> **COMPITO BREVE 1**
Riporta come lista JSON di stringhe le righe dell'elenco che iniziano da quella contenente "At what range" e terminano alla fine dell'elenco, estremi compresi, con una stringa per riga e senza righe vuote. Escludi le immagini dalla risposta.

> **DOCUMENTO**
= = =

A disperdere la malinconia che come di consueto si distende su Firenze in occasione della sosta per la Nazionale, piombano le dichiarazioni shock del minore dei fratelli produttori di calzature che dal 2002 possiedono la Fiorentina. Andrea Della Valle rompe il silenzio stampa a margine di un allenamento minimalista della squadra (sembra impossibile, ma i viola convocati a giro per il mondo dalle varie nazionali sono ancora diversi) e lo fa distribuendo alla stampa, che da due mesi cerca di indovinarne i pensieri come gli aruspici divinavano l’esito di battaglie politiche e militari dal volo degli uccelli, la propria Weltanschauung. Per chi fosse a digiuno di studi filosofici, significa “visione del mondo”, e da Platone in poi non è detto che quella di ogni individuo coincida necessariamente con la realtà.

= = =

> **Estratto da un dataset**
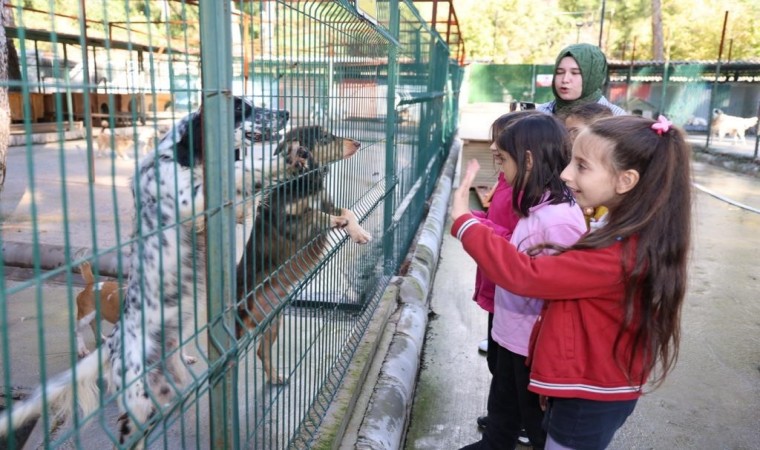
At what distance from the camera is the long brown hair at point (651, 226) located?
201cm

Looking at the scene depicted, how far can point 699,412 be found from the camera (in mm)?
3828

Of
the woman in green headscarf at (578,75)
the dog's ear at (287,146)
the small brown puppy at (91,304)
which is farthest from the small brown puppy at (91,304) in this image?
the woman in green headscarf at (578,75)

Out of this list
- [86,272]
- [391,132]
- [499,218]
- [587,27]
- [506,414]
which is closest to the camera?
[506,414]

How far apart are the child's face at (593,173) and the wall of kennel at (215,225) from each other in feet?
3.48

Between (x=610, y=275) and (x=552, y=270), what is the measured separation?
0.19 metres

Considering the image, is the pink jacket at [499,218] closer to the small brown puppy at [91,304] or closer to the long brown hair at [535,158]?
the long brown hair at [535,158]

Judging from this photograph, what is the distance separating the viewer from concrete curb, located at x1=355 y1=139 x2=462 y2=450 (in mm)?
3104

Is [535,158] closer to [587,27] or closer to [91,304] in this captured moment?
[91,304]

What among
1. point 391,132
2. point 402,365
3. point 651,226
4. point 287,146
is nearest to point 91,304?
point 402,365

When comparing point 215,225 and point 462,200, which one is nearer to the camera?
point 215,225

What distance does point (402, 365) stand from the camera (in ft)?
12.7

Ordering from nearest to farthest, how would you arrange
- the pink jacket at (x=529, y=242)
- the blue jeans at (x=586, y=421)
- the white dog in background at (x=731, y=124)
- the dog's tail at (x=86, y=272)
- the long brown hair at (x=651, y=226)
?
the long brown hair at (x=651, y=226)
the blue jeans at (x=586, y=421)
the pink jacket at (x=529, y=242)
the dog's tail at (x=86, y=272)
the white dog in background at (x=731, y=124)

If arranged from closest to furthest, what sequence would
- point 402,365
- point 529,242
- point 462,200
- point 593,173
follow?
point 593,173 → point 462,200 → point 529,242 → point 402,365

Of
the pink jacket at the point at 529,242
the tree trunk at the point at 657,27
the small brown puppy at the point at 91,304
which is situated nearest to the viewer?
the pink jacket at the point at 529,242
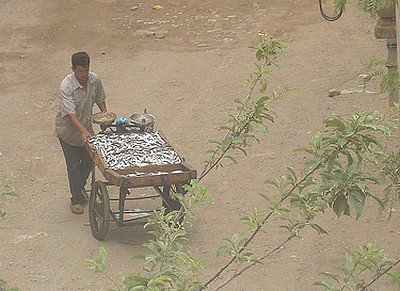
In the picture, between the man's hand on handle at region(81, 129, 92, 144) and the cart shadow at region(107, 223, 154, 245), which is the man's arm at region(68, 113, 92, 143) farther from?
the cart shadow at region(107, 223, 154, 245)

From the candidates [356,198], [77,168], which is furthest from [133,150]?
[356,198]

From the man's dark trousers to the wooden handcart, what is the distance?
1.39 ft

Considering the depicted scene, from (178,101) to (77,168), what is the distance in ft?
10.1

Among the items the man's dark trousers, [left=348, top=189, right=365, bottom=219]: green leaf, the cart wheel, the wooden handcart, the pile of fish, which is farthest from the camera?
the man's dark trousers

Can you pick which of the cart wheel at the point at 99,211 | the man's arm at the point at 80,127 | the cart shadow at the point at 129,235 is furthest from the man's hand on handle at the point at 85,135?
the cart shadow at the point at 129,235

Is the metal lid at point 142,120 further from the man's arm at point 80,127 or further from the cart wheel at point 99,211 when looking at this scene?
the cart wheel at point 99,211

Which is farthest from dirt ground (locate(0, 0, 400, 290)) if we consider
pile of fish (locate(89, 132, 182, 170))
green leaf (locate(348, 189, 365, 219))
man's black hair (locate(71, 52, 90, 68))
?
green leaf (locate(348, 189, 365, 219))

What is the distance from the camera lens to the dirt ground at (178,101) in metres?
8.05

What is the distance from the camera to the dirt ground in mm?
8047

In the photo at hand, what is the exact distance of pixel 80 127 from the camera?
8297 mm

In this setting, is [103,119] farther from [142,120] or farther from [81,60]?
[81,60]

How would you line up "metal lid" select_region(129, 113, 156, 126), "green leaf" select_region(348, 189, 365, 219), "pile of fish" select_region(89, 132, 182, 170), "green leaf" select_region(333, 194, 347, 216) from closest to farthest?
"green leaf" select_region(348, 189, 365, 219) < "green leaf" select_region(333, 194, 347, 216) < "pile of fish" select_region(89, 132, 182, 170) < "metal lid" select_region(129, 113, 156, 126)

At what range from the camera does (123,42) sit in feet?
46.2

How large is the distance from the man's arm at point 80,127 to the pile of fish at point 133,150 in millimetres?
78
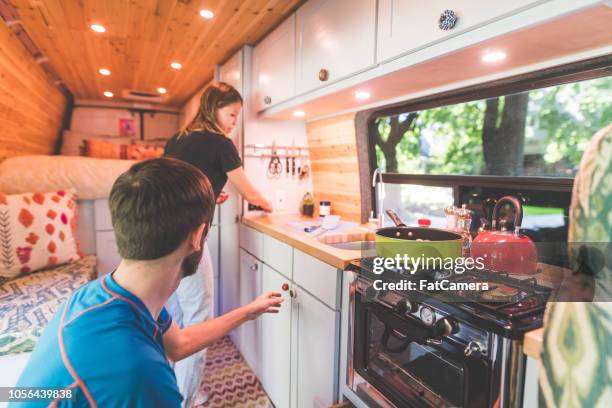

= = =

> **COMPITO BREVE 2**
Riscrivi il passo del testo che inizia con "A disperdere la" e termina con "con la realtà.", sostituendo "Fiorentina" con "società viola".

> **RISPOSTA ATTESA 1**
[
  "At what range from the camera does (123,42) sit in feet?",
  "46.2",
  "How large is the distance from the man's arm at point 80,127 to the pile of fish at point 133,150 in millimetres?",
  "78"
]

> **RISPOSTA ATTESA 2**
A disperdere la malinconia che come di consueto si distende su Firenze in occasione della sosta per la Nazionale, piombano le dichiarazioni shock del minore dei fratelli produttori di calzature che dal 2002 possiedono la società viola. Andrea Della Valle rompe il silenzio stampa a margine di un allenamento minimalista della squadra (sembra impossibile, ma i viola convocati a giro per il mondo dalle varie nazionali sono ancora diversi) e lo fa distribuendo alla stampa, che da due mesi cerca di indovinarne i pensieri come gli aruspici divinavano l’esito di battaglie politiche e militari dal volo degli uccelli, la propria Weltanschauung. Per chi fosse a digiuno di studi filosofici, significa “visione del mondo”, e da Platone in poi non è detto che quella di ogni individuo coincida necessariamente con la realtà.